Os benefícios também alcançam as administrações municipais. A atualização cadastral decorrente da Reurb melhora a gestão territorial, amplia a base tributária, fortalece a arrecadação de impostos como IPTU e ITBI sem aumento de alíquotas e oferece informações mais precisas para o planejamento urbano e a expansão de serviços públicos, como infraestrutura, pavimentação, saneamento e iluminação.
Para os participantes, a capacitação teve aplicação prática na realidade dos municípios. Representando o município de Comodoro, Diego Garcia afirmou que o treinamento trouxe mais segurança técnica para dar continuidade aos projetos em andamento.
“Foi uma oportunidade importante para aprofundarmos o conhecimento sobre a Reurb e esclarecer dúvidas que surgem no dia a dia.
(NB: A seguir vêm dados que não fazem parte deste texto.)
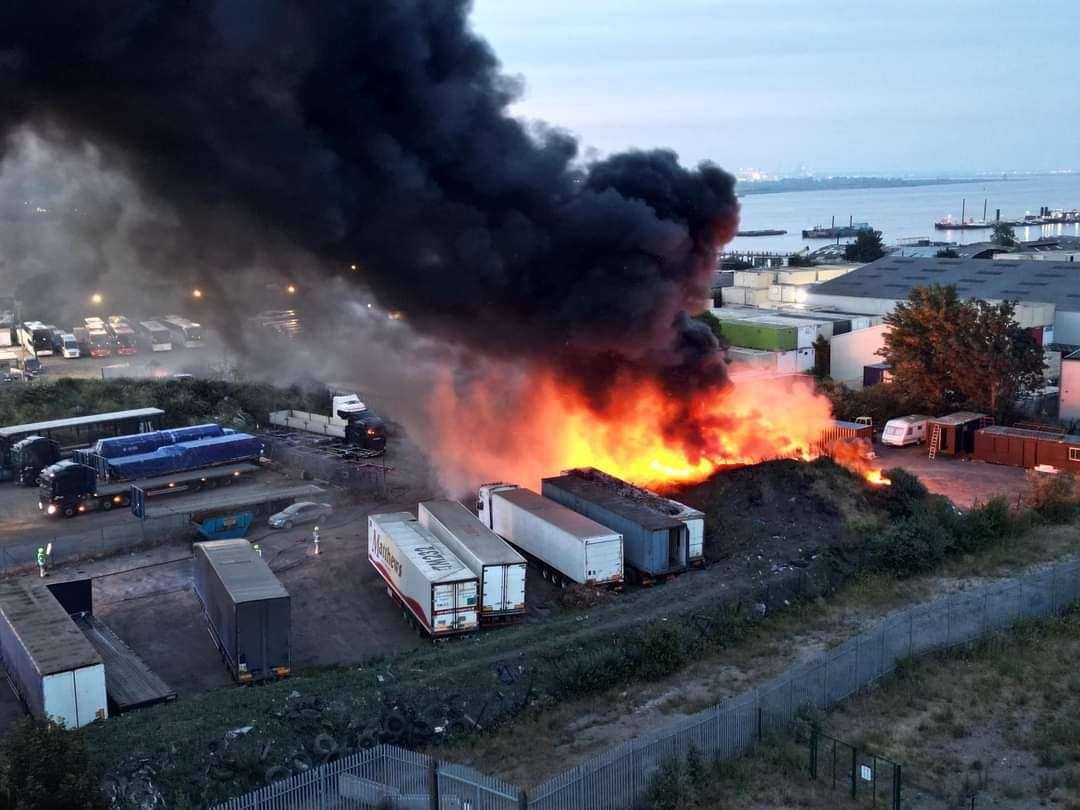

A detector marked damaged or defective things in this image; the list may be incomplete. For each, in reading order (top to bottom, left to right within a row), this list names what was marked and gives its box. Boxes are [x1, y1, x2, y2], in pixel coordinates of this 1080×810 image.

burnt trailer [928, 412, 989, 457]
burnt trailer [972, 427, 1080, 473]
burnt trailer [540, 468, 691, 583]
burnt trailer [192, 542, 289, 682]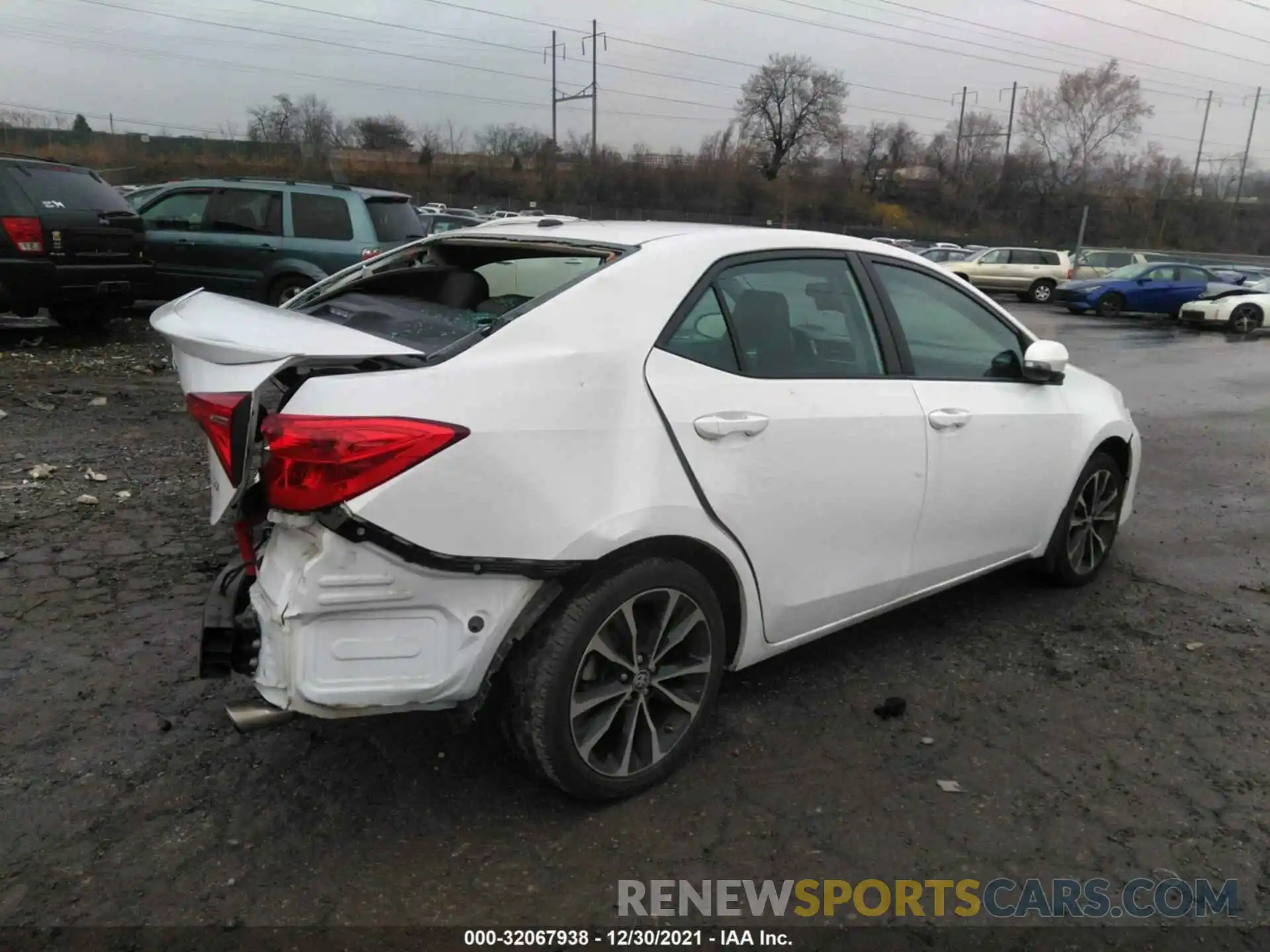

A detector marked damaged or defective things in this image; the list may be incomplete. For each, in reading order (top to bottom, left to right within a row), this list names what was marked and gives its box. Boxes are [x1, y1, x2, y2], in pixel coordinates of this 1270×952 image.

broken tail light [187, 391, 250, 484]
broken tail light [261, 413, 468, 510]
damaged white sedan [156, 216, 1143, 793]
crumpled rear bumper [201, 521, 548, 714]
cracked pavement [0, 303, 1265, 920]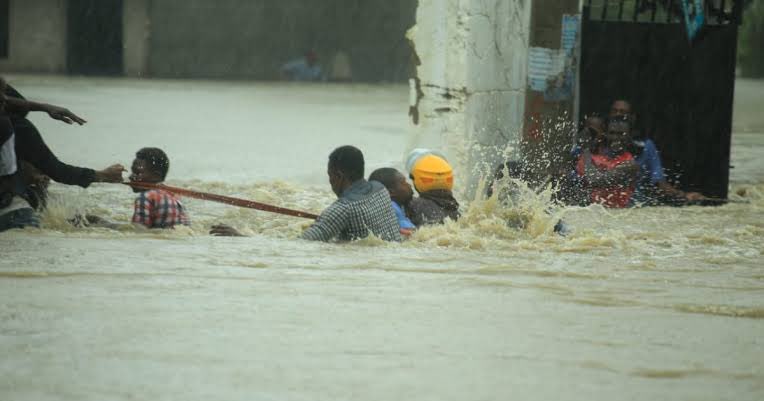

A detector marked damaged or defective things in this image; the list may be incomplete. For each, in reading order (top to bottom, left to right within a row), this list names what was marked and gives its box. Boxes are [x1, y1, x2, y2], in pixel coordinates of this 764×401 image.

wall with peeling paint [412, 0, 532, 199]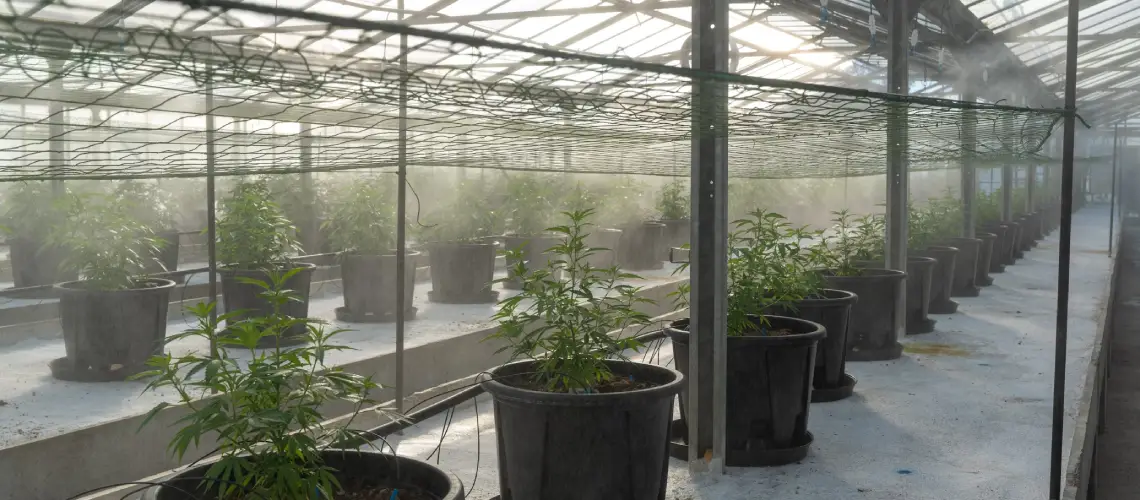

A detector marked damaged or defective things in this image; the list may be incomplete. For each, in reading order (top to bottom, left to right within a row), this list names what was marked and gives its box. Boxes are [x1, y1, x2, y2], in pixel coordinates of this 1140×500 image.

rust stain on floor [902, 341, 966, 357]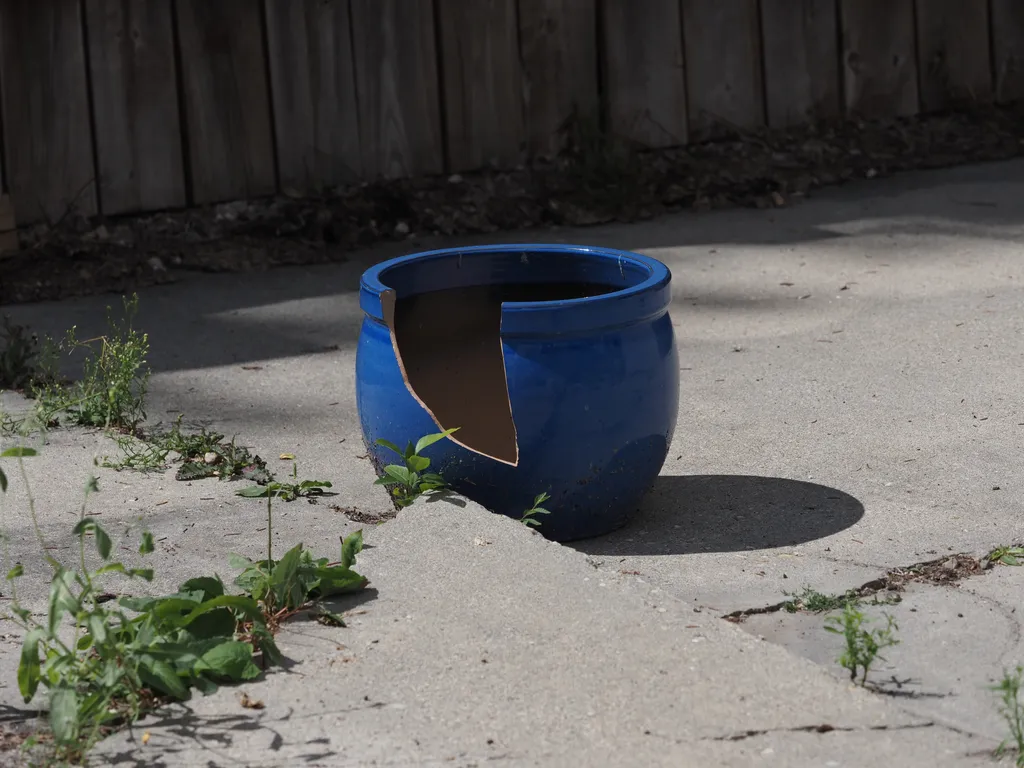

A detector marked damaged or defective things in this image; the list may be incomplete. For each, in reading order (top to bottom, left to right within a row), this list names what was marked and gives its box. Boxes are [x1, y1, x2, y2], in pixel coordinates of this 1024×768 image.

cracked concrete slab [6, 159, 1024, 765]
broken blue pot [354, 244, 679, 540]
crack in concrete [704, 720, 937, 741]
Voltamos mais preparados para dar continuidade aos processos já iniciados e conduzir futuras regularizações com mais segurança jurídica, beneficiando diretamente as famílias que aguardam pela documentação definitiva de seus imóveis”, afirmou Garcia.
Outro participante destacou que o conhecimento adquirido contribuirá para enfrentar um problema comum em diversos municípios: a existência de imóveis sem documentação regular.
“Compreender melhor a legislação e os procedimentos da Reurb nos dá condições de organizar o cadastro imobiliário do município, facilitar o acesso da população às informações sobre seus imóveis e tornar o trabalho dos servidores mais eficiente e seguro. Quem ganha com isso é toda a cidade”, relatou Jorge Luís Ferreira dos Santos, representante de Nortelândia.
A Lei Federal nº 13.465/2017, que instituiu novos instrumentos para a Regularização Fundiária Urbana, ampliou as possibilidades de incorporação de núcleos urbanos informais ao ordenamento territorial e permitiu acelerar a titulação definitiva de milhares de famílias em todo o país.